* _Set problem_: Repeat every one of the records below word for word, omitting the pictures.

Dataset records

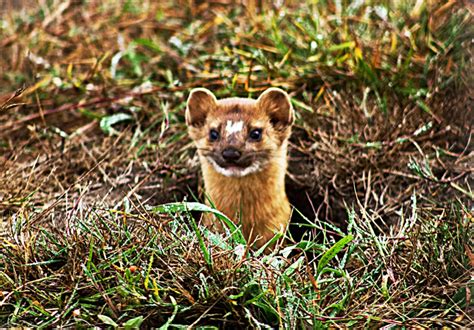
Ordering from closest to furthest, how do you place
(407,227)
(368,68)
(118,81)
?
(407,227), (368,68), (118,81)

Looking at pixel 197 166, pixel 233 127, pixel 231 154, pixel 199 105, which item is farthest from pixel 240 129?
pixel 197 166

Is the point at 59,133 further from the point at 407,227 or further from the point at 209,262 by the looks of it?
the point at 407,227

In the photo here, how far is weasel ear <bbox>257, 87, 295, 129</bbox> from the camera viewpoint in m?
3.21

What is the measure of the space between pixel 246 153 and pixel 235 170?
10 cm

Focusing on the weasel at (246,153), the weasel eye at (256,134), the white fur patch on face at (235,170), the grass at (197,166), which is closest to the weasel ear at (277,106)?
the weasel at (246,153)

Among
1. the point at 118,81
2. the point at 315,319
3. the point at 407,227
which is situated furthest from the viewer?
the point at 118,81

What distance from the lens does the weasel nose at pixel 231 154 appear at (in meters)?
3.08

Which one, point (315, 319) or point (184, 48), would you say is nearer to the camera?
point (315, 319)

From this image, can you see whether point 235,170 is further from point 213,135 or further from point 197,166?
point 197,166

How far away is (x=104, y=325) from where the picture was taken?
241 cm

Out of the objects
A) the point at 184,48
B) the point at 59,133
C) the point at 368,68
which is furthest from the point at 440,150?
the point at 59,133

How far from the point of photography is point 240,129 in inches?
124

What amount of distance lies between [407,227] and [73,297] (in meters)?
1.37

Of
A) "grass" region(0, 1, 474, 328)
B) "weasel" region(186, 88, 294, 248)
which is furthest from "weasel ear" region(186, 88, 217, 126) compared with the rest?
"grass" region(0, 1, 474, 328)
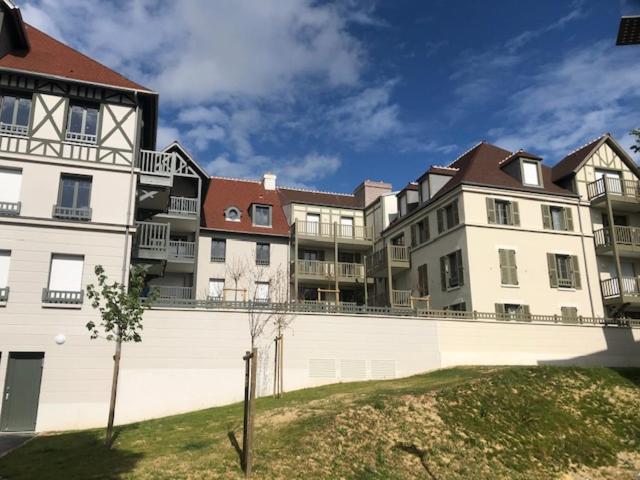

* _Right answer_:
Ordering from closest to furthest, how do you place
(407,227)
(368,68)
(118,81)
?
(407,227), (368,68), (118,81)

Looking at pixel 197 166, pixel 233 127, pixel 231 154, pixel 199 105, which item is farthest from pixel 240 129?
pixel 197 166

Is the point at 59,133 further from the point at 407,227 or further from the point at 209,262 by the looks of it?
the point at 407,227

In the photo here, how far is weasel ear <bbox>257, 87, 295, 129</bbox> from the camera viewpoint in m?
3.21

What is the measure of the space between pixel 246 153 and pixel 235 170?
10 cm

Focusing on the weasel at (246,153), the weasel eye at (256,134), the white fur patch on face at (235,170), the grass at (197,166), which is closest to the weasel ear at (277,106)?
the weasel at (246,153)

Among
1. the point at 118,81
2. the point at 315,319
3. the point at 407,227
which is situated furthest from the viewer?
the point at 118,81

What distance from the lens does the weasel nose at pixel 231 154 appear at (in meters)?
3.08

Which one, point (315, 319) or point (184, 48), would you say is nearer to the camera?
point (315, 319)

From this image, can you see whether point 235,170 is further from point 213,135 or further from point 197,166?
point 197,166

How far away is (x=104, y=325) from where the picture was taken?
241 cm

Out of the objects
A) the point at 184,48
B) the point at 59,133
C) the point at 368,68
which is furthest from the point at 440,150?
the point at 59,133

How far from the point of photography is point 240,129 in inches?
124

What amount of distance lies between [407,227] and [73,297] (in meters)?
1.37

Of
A) "grass" region(0, 1, 474, 328)
B) "weasel" region(186, 88, 294, 248)
which is furthest from "weasel ear" region(186, 88, 217, 126) compared with the rest?
"grass" region(0, 1, 474, 328)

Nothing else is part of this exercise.